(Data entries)
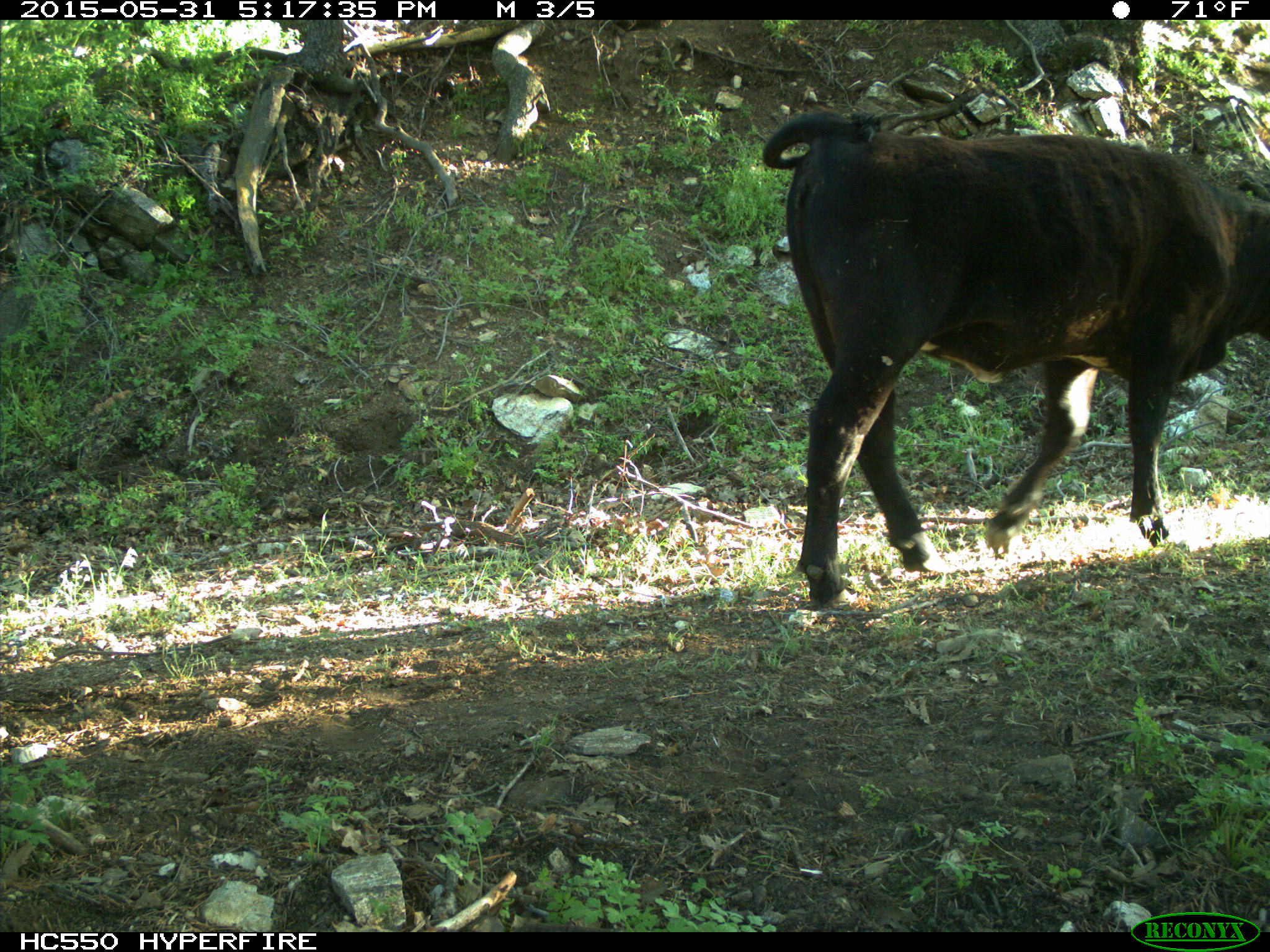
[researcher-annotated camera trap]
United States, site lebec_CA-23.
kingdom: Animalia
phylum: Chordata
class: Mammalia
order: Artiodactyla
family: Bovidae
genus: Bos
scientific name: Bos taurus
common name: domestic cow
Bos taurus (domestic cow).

* * *

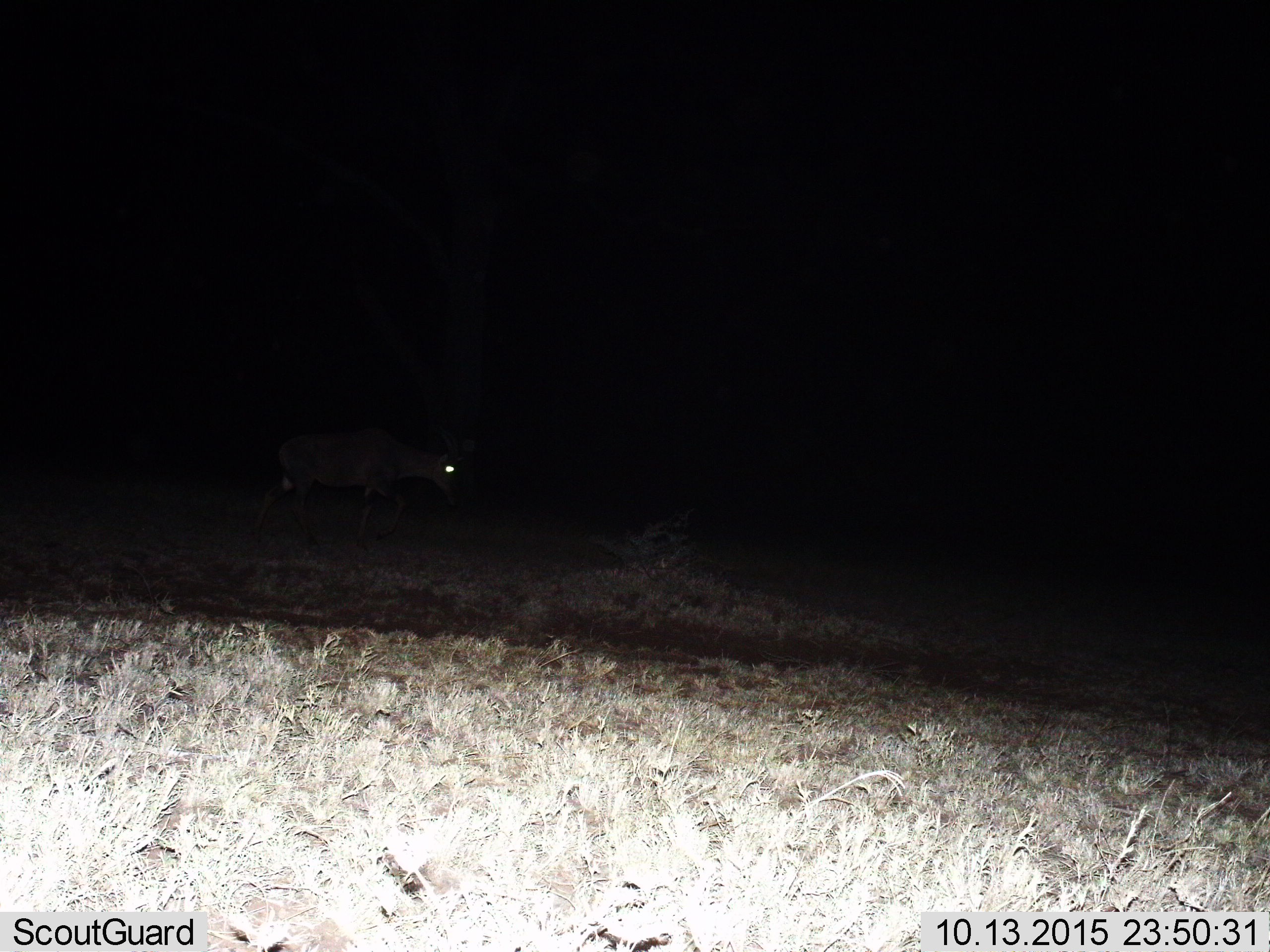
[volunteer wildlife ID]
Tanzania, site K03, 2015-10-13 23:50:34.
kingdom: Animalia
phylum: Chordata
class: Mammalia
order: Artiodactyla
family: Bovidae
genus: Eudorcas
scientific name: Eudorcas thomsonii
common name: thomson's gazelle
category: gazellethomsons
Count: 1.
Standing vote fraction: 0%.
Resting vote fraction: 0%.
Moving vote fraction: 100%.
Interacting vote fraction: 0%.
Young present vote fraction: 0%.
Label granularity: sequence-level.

▶ EXERCISE PROMPT:
Going through the entries above, report how many lines contain the word "vote", with no other text.

▶ REPLY TO THE TASK:
5